La sangre ha vuelto a derramarse en nombre de los dioses.
Se supone que no hay Dios sin amor.
Orlando llora, América llora y el resto del mundo también lo hace.
Y a pesar de eso, todavía hay quienes en lugar de estremecerse ante cualquier acto de violencia sin sentido lo excusan: «Es que eran gays», «#MásMasacresMenosGays». Aún hay gente que se alegra de que al menos los muertos sean homosexuales, porque son menos personas, porque lo que hacen no está bien, porque los invertidos son antinaturales.

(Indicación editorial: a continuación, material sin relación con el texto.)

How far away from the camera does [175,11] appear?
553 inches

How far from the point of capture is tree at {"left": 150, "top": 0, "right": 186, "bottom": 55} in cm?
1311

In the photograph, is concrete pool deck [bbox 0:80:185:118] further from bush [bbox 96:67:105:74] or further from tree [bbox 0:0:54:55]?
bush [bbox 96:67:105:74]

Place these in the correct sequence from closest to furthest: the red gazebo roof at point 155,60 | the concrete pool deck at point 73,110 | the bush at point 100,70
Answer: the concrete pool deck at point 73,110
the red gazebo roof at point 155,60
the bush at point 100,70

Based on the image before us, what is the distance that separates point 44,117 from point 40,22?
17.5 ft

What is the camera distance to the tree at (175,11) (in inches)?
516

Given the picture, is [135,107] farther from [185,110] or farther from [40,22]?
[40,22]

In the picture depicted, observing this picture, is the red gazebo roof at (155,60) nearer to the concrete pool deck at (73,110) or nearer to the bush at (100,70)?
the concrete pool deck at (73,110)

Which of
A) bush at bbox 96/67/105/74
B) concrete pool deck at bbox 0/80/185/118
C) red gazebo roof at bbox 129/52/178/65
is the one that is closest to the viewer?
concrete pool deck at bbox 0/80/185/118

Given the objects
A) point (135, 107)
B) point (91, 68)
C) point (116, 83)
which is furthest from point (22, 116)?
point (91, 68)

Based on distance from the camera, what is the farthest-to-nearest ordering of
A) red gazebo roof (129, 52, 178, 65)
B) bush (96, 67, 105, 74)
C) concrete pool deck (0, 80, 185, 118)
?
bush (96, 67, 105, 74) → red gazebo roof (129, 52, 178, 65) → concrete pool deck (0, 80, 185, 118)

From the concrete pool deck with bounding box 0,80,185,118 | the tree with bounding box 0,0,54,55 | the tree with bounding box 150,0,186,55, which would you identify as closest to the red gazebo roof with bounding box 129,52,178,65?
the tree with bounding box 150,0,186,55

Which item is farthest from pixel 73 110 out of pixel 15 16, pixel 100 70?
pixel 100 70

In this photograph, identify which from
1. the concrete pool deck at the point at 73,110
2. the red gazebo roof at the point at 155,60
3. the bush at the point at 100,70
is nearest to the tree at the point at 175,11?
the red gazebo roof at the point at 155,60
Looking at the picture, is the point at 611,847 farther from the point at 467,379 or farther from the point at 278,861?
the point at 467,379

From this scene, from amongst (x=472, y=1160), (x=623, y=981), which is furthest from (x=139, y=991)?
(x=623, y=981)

¿Qué podemos esperar de un mundo así?
Un planeta en el que la gente se ampara en entes invisibles y fábulas escritas hace miles de años convertidas en leyes sagradas, pero dispara a sus hermanos.
Qué asco damos.
Que no entendemos.
Que no respetamos.
Que no se casen.
Que no puedan tener hijos.
Yo no tengo nada en contra de los gays, pero que no se cojan de la mano por la calle, que no se besen en público.
Cincuenta personas con miles de colores en su sangre, y los han fundido a negro. Ya no podrán levantar la voz, besarse entre ellos, cogerse de la mano, reír con la persona a la que aman. Porque todo eso estaba mal.
Pero comprar armas en un supermercado debe ser palabra divina, escrita en algún verso del Corán, de la Biblia o la Torá.
Orlando ha dejado de ser un parque de atracciones para convertirse durante un instante de la historia universal en capital del dolor.
La sangre mancha sus calles.
Ondean arco iris, caen lágrimas, se gritan protestas y se escucha el silencio mientras suenan los relojes.
El cementerio va a llenarse de gente que sólo era. Que sólo quería. Y ahora tendrán tumbas llenas de flores.
Sólo la educación combate el miedo.
Sólo el amor combate el odio.
Tenemos el futuro en nuestras manos.
Y que llueva fuerte, que salga el sol, y volvamos a ver el arco iris.
Podéis seguir disparando, cuando vengáis a por mí os abrazaré de la mejor manera que sé.